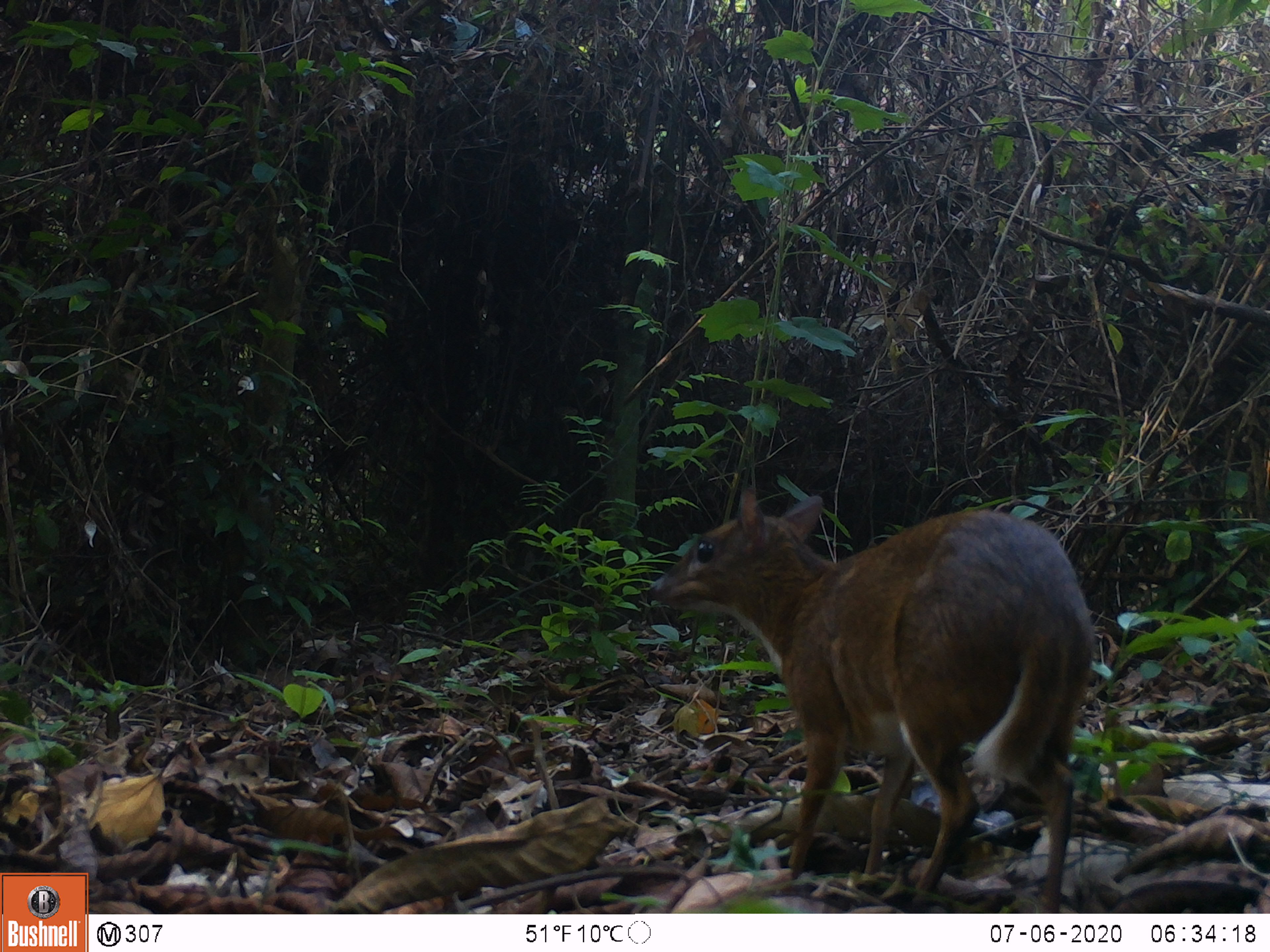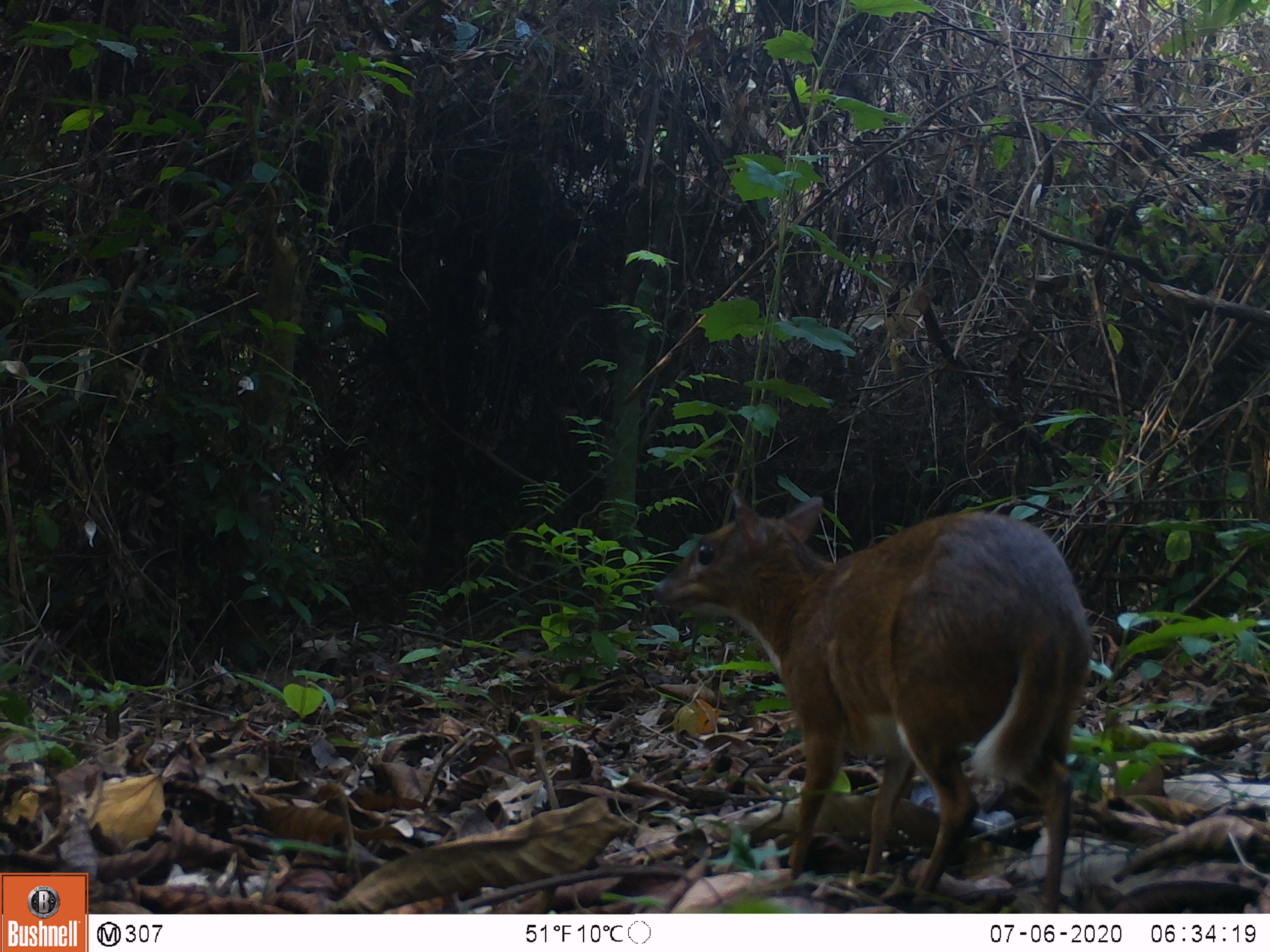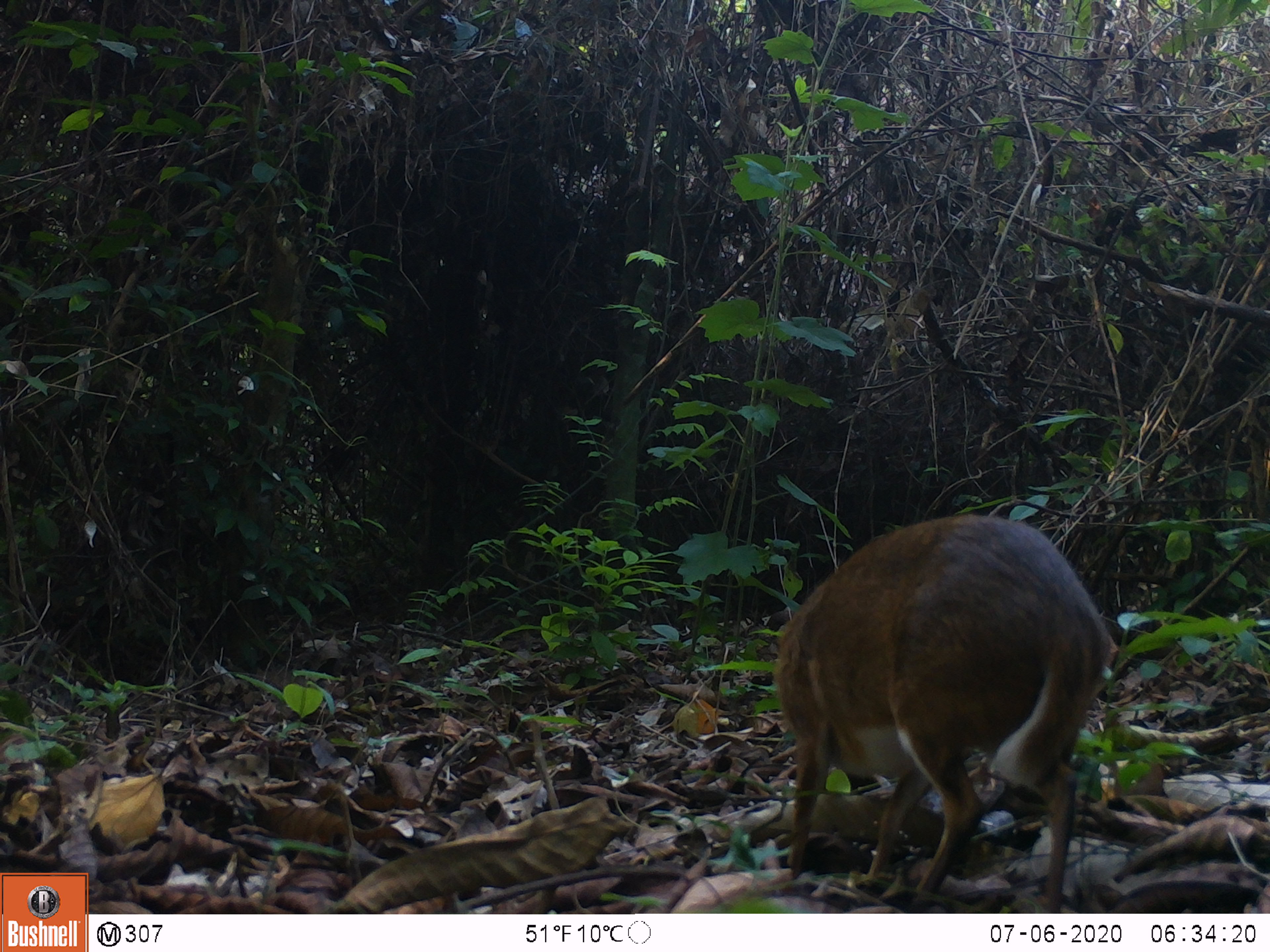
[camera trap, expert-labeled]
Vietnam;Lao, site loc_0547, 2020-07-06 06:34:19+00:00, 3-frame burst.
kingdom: Animalia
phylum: Chordata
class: Mammalia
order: Artiodactyla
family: Tragulidae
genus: Moschiola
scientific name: Moschiola meminna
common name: chevrotain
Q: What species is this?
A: Chevrotain (Moschiola meminna).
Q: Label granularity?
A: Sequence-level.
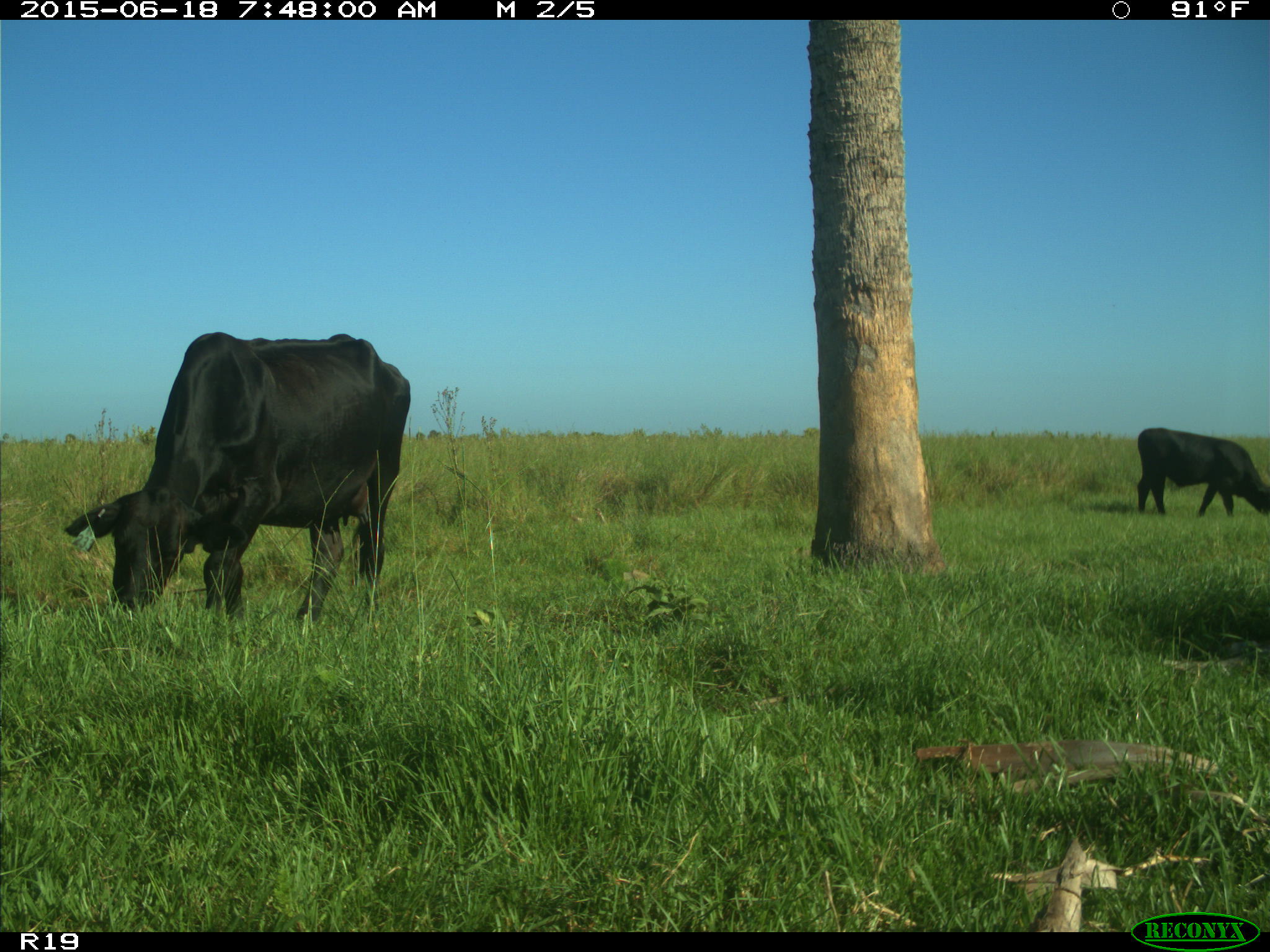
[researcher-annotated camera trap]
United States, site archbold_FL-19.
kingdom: Animalia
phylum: Chordata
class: Mammalia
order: Artiodactyla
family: Bovidae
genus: Bos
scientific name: Bos taurus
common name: domestic cow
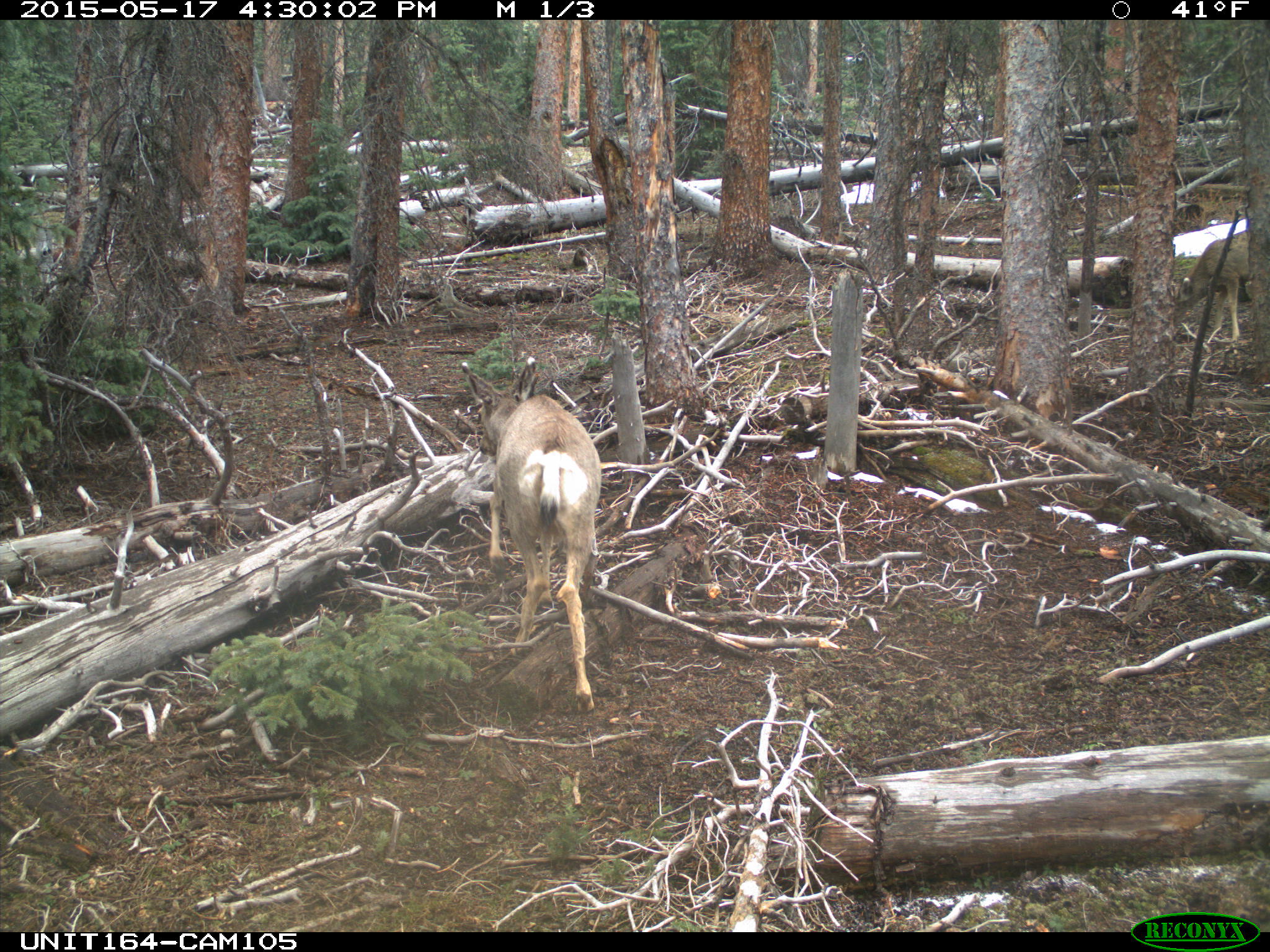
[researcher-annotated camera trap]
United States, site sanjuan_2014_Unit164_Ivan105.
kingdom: Animalia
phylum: Chordata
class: Mammalia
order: Artiodactyla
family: Cervidae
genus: Odocoileus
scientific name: Odocoileus hemionus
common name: mule deer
------------
For this copy, leave pictures out and reproduce the lines from the one bearing "common name: chevrotain" through the final line of the listing above, both ends included.

common name: chevrotain
Q: What species is this?
A: Chevrotain (Moschiola meminna).
Q: Label granularity?
A: Sequence-level.
[researcher-annotated camera trap]
United States, site archbold_FL-19.
kingdom: Animalia
phylum: Chordata
class: Mammalia
order: Artiodactyla
family: Bovidae
genus: Bos
scientific name: Bos taurus
common name: domestic cow
[researcher-annotated camera trap]
United States, site sanjuan_2014_Unit164_Ivan105.
kingdom: Animalia
phylum: Chordata
class: Mammalia
order: Artiodactyla
family: Cervidae
genus: Odocoileus
scientific name: Odocoileus hemionus
common name: mule deer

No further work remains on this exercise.